4. Using Logical Layouts and Flow
When you’re in a well planned city, one of the telltale signs that a lot of thought and consideration has been put into its planning is the fact that it’s easily navigable. There are ample street signs, landmarks are easy to find, and the layout of the city itself has some logic to how it’s planned and designed. To apply this to your office design, make sure that there’s a logical flow between spaces that allows your employees to traverse from one space to another without much confusion. Adding signage that provides a sense of direction within your office space and creating a consistent design theme should allow you to create a workspace that is intuitive and easy to navigate for your employees or guests.
5. Giving Spaces an Identify and Consistency
If you’ve visited a well-planned metropolis such as Toronto or New York City, you’ll have noticed something that characterizes these places and gives them a sense of uniqueness and contributes to their overall identity – landmarks, distinctive architecture, and unique locations not only help create a sense of place but ties together neighbourhoods or commercial zones within certain parts of these cities. If you’d like to create distinctive zones or easily identifiable office neighbourhoods, you can implement a common and consistent design theme, which may include painting certain zones with a certain colour, having unique furniture in each of these designated spaces, and introducing accents or office landmarks to help give these spaces a sense and character.
Tying Them All Together
If you can apply as many of these suggestions when planning your office redesign, then you’ll have created a space that is organized, adaptable, and coherent. Whether it involves implementing the concept of office neighbourhoods, creating a distinctive identity in each space using design accents or unique pieces of furniture, or by adding some in-office signage, rethinking your offices design and layout from the lens of an urban planner may help you create a space that feels familiar, functional, and futureproof.

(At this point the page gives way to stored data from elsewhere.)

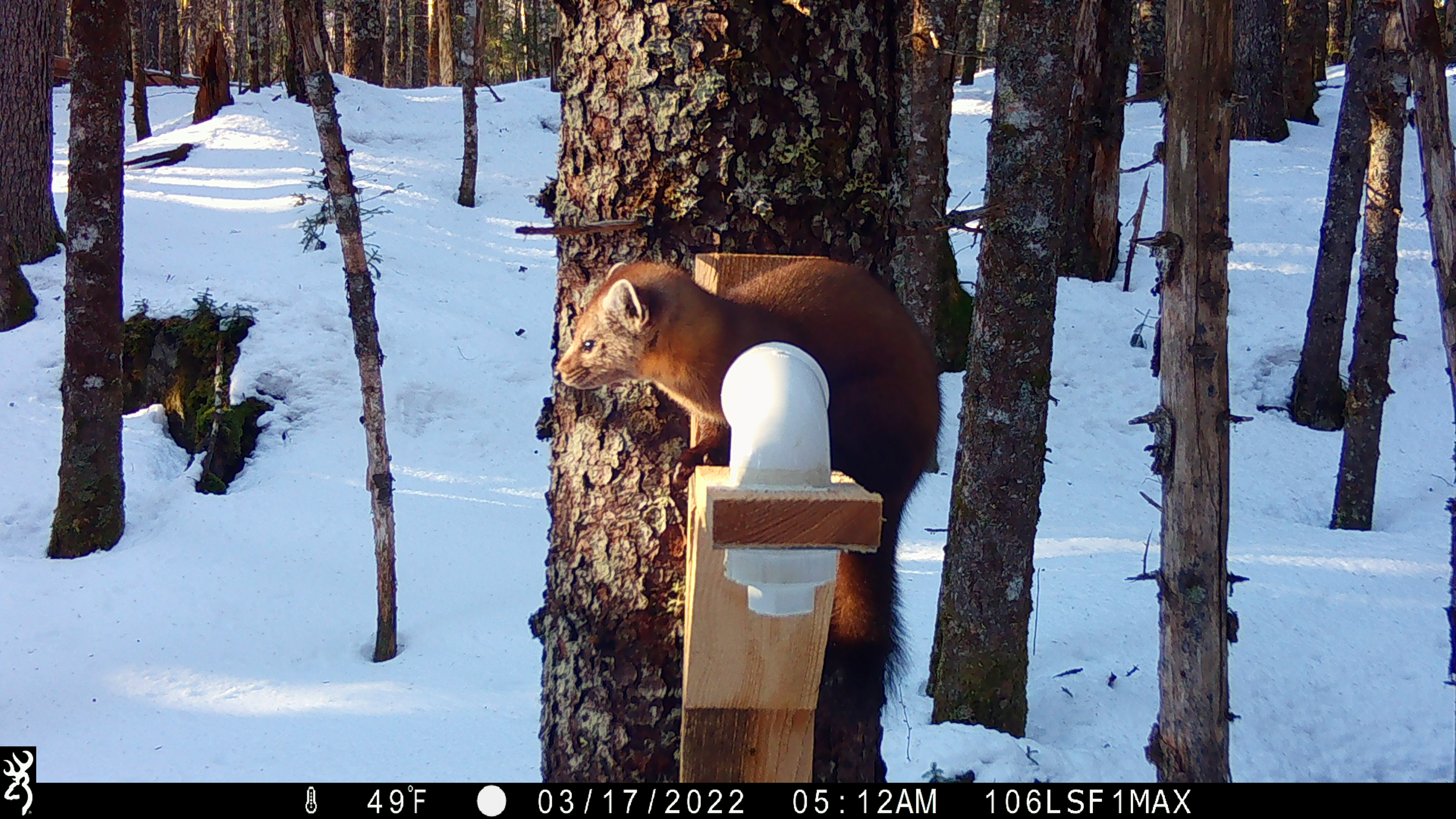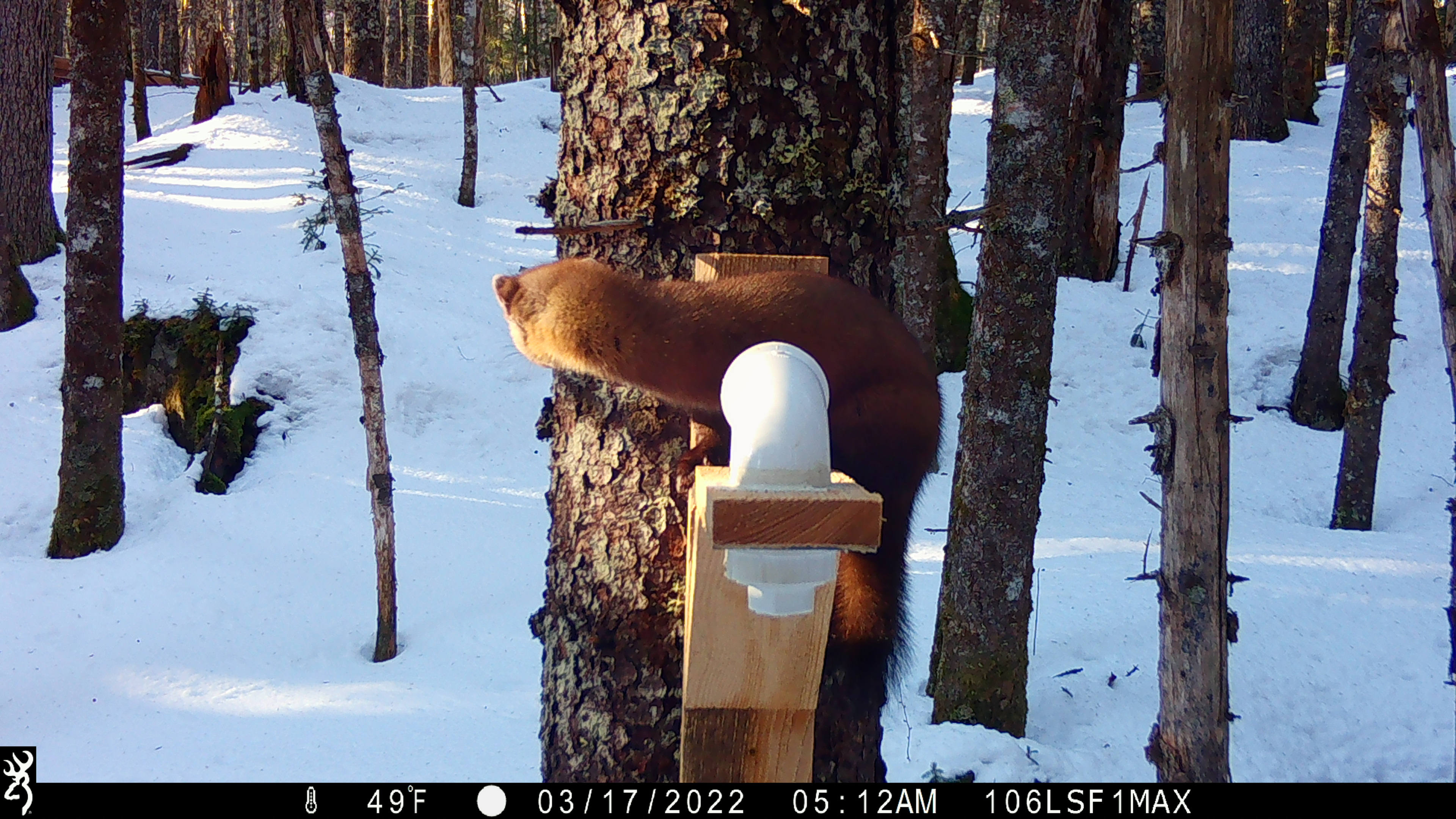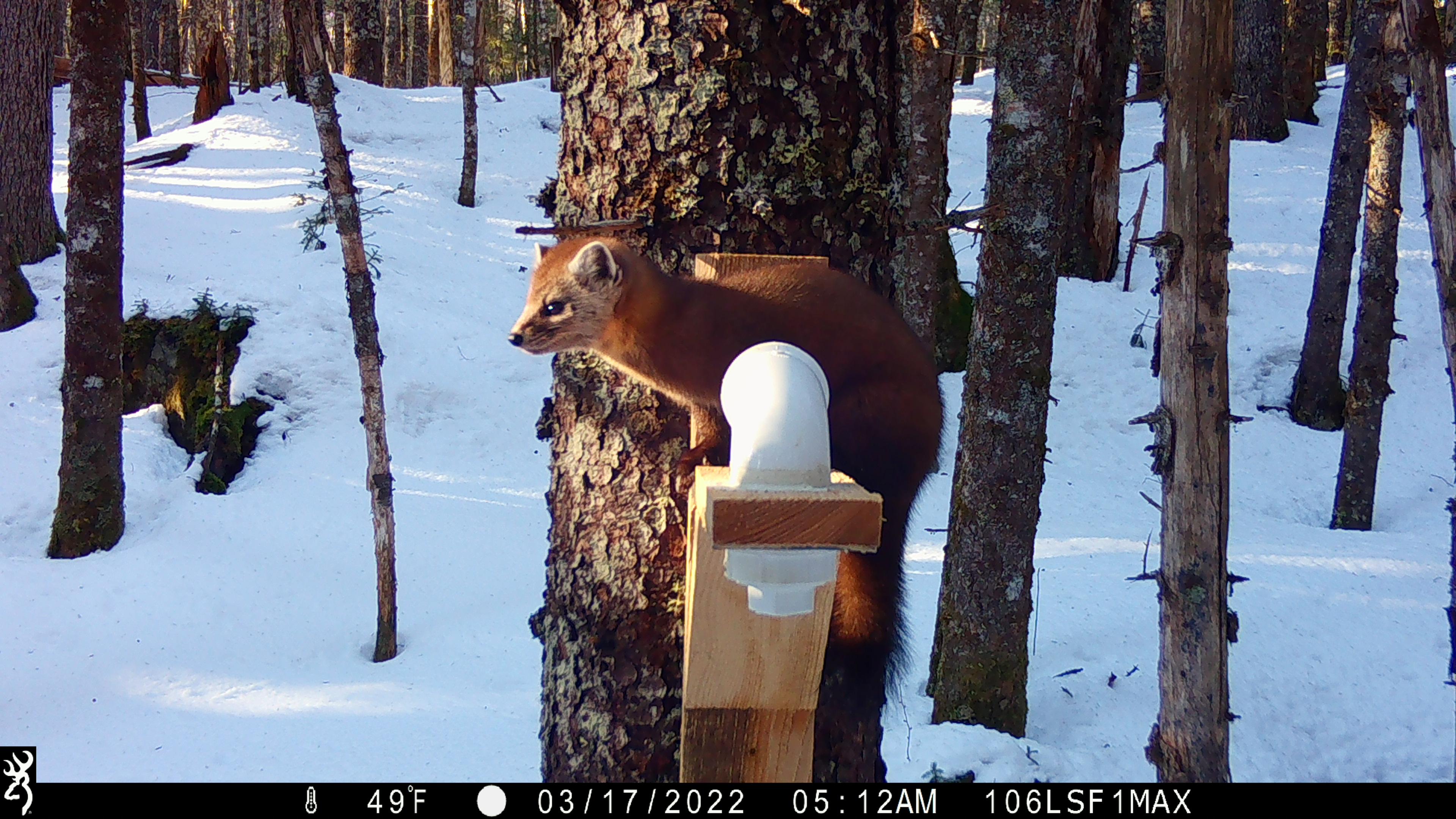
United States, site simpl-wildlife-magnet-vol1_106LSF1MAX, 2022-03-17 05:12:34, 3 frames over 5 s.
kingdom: Animalia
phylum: Chordata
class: Mammalia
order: Carnivora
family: Mustelidae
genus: Martes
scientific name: Martes americana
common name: american marten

Some Important Considerations for A Post-COVID Workplace
In a post-pandemic world, one of the most important considerations will be to create spaces that support adequate social distancing, a more flexible hybrid work model, plenty of collaboration, and employee wellness and privacy. We’re going to see a move away from highly densified open-concept office designs to one that balances safety, privacy, and openness – open-plan offices, as sleek and modern as they seem, can pose a challenge to employee morale, trust, collaboration, and productivity. By coupling ideas that are at the core of city planning with new approaches to office design that have emerged as a result of the pandemic, you’ll be able to create a space that will help your employees feel much more safe, comfortable, and flexible.